(ISTRUZIONI)
**1.** Nel brano, trasforma in un elenco puntato il paragrafo che comincia con «Questo ci dice qual è il vero motivo», conservandone i fatti principali.
**2.** Ripeti fedelmente il tratto del brano che va da "Amatevi come io" fino a "fede può procurarci." compreso.
*** BRANO SCELTO
COME IO VI HO AMATO"


La reciprocità dell’amore

Che cosa diverrebbe la nostra vita se noi riuscissimo a vedere sempre Gesù nei nostri prossimi e a trattarli veramente come tali? Sarebbe già un paradiso; eppure ciò non basterebbe: occorre amarci come lui ci ha amato e gli uni gli altri.

Qualche giorno dopo averci rivelato che nei nostri fratelli incontriamo lui, Gesù ci fa fare un passo ulteriore. Nell'ultima cena, infatti, dice agli Apostoli:

Vi do un comandamento nuovo (non conosciuto prima), che vi amiate gli uni gli altri;

come io vi ho amato, così amatevi anche voi gli uni gli altri” (Gv 13, 34).

Più avanti riprende:

Questo è il mio comandamento (mio caratteristico, così che da questo vi conosceranno come miei discepoli): che vi amiate gli uni gli altri come io vi ho amato” (Gv 15, 12).

Di nuovo, dunque, la necessità di un amore simile al suo e la reciprocità dell’amore.


“…Come io vi ho amato

Amatevi come io vi ho amato”...

Attenzione!

Nel greco biblico questo “come” (kathos) non vuol dire solo “come”, ma anche “perché”. Ha lo stesso significato del nostro “siccome”.

Questo ci dice qual è il vero motivo per cui dobbiamo amarci a vicenda: non perché i fratelli lo meritano o perché ne hanno bisogno o perché nell'amore vicendevole la vita diventa più bella per tutti; ma perché Gesù ci ha amato.

Nell'amore ai fratelli dobbiamo pagare il debito infinito che abbiamo nei suoi confronti.

Potremmo pensare che il nostro debito glielo paghiamo con la vita devota, con le pratiche di pietà e di penitenza, col testimoniare la nostra fede, professandoci apertamente cristiani e subendo le eventuali persecuzioni che la nostra professione di fede può procurarci.
******
*** MATERIALE RACCOLTO
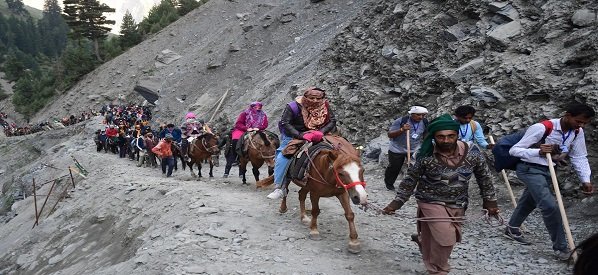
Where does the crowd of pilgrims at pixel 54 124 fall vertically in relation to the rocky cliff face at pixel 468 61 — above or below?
******
(RISPOSTE)
**1.**
- Il vero motivo per amarci a vicenda è che Gesù ci ha amato.
- Non è perché i fratelli lo meritano.
- Non è perché ne hanno bisogno.
- Non è perché con l'amore vicendevole la vita diventa più bella per tutti.

**2.**
Amatevi come io vi ho amato”...

Attenzione!

Nel greco biblico questo “come” (kathos) non vuol dire solo “come”, ma anche “perché”. Ha lo stesso significato del nostro “siccome”.

Questo ci dice qual è il vero motivo per cui dobbiamo amarci a vicenda: non perché i fratelli lo meritano o perché ne hanno bisogno o perché nell'amore vicendevole la vita diventa più bella per tutti; ma perché Gesù ci ha amato.

Nell'amore ai fratelli dobbiamo pagare il debito infinito che abbiamo nei suoi confronti.

Potremmo pensare che il nostro debito glielo paghiamo con la vita devota, con le pratiche di pietà e di penitenza, col testimoniare la nostra fede, professandoci apertamente cristiani e subendo le eventuali persecuzioni che la nostra professione di fede può procurarci.